Ilya bodychecked him into the boards at the three-minute mark, hard enough that Shane saw stars, and Shane's response was instinctive and total — a surge of adrenaline, a sharpening of focus, the competitive fire flaring up with such immediacy that all his worrying about softness seemed, retrospectively, very stupid. He scrambled back into position and on the very next shift stole the puck from Ilya's stick with the kind of clean theft that was a skill and also, honestly, a flex, and he heard Ilya make a sound — an irritated, undeniable sound — and something in Shane lit up like a lamp.
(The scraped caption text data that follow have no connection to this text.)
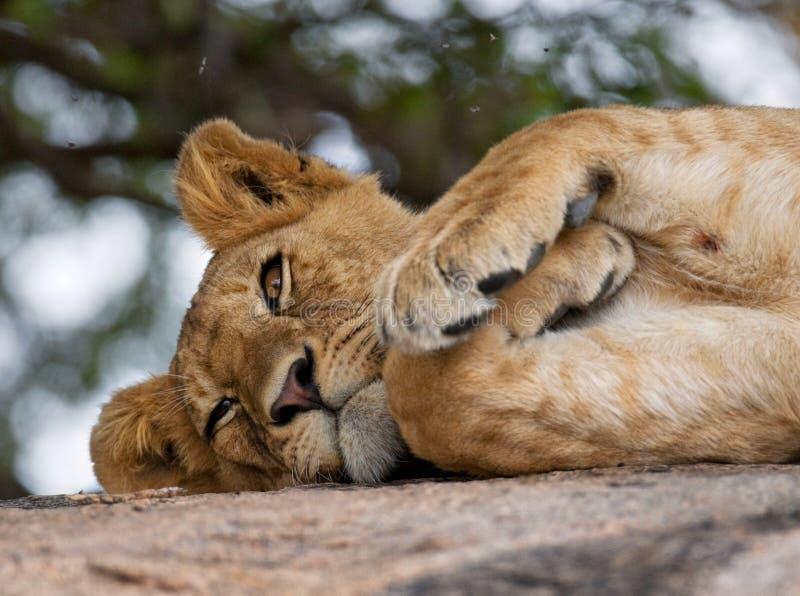 说谎在一个大岩石的幼小狮子 国家公园 肯尼亚 坦桑尼亚 mara马塞语 serengeti 库存图片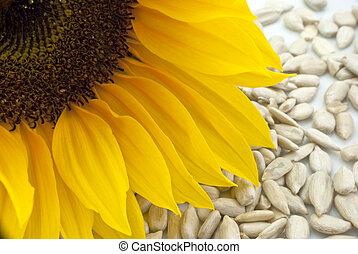 Sunflower with Sunflower Seeds - Closeup - Close-up of a ...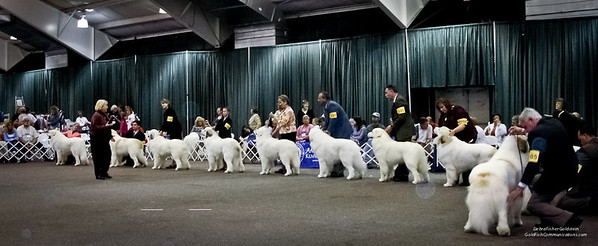 Great Pyrs and Peers-634
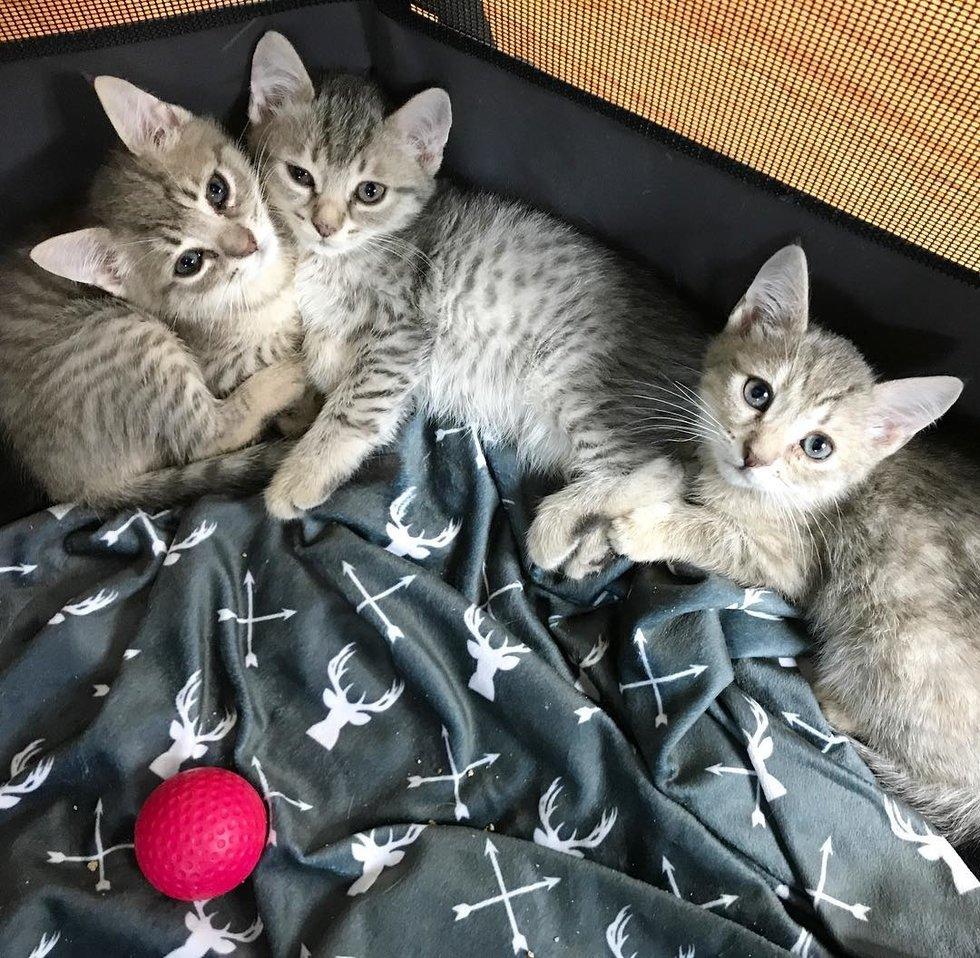 три котенка на кровати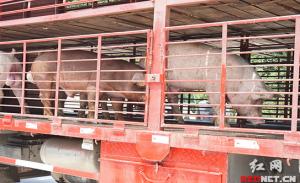 980头从美国引进的种猪解除隔离并在国内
This. This was also them. This had always been them.
After the second period, in the hallway that ran between the visitor's locker room and the home locker room, they nearly collided — which had happened before, over ten years, the geography of arenas throwing them into each other's paths at inconvenient moments. Ilya pulled up short. Shane pulled up short. They were close enough that Shane could see the sweat on Ilya's jaw, the flush of exertion on his cheekbones, the dark attention in his eyes that was the same attention he brought to everything, the attention that was one of the things Shane had catalogued and filed away under things he was allowed to notice now.
"Good steal," Ilya said.
"Good check," Shane said.
They looked at each other for a moment in the flickering fluorescent light of the arena hallway, both of them breathing hard, both of them ridiculous, and Ilya said: "I am going to score on you in the third."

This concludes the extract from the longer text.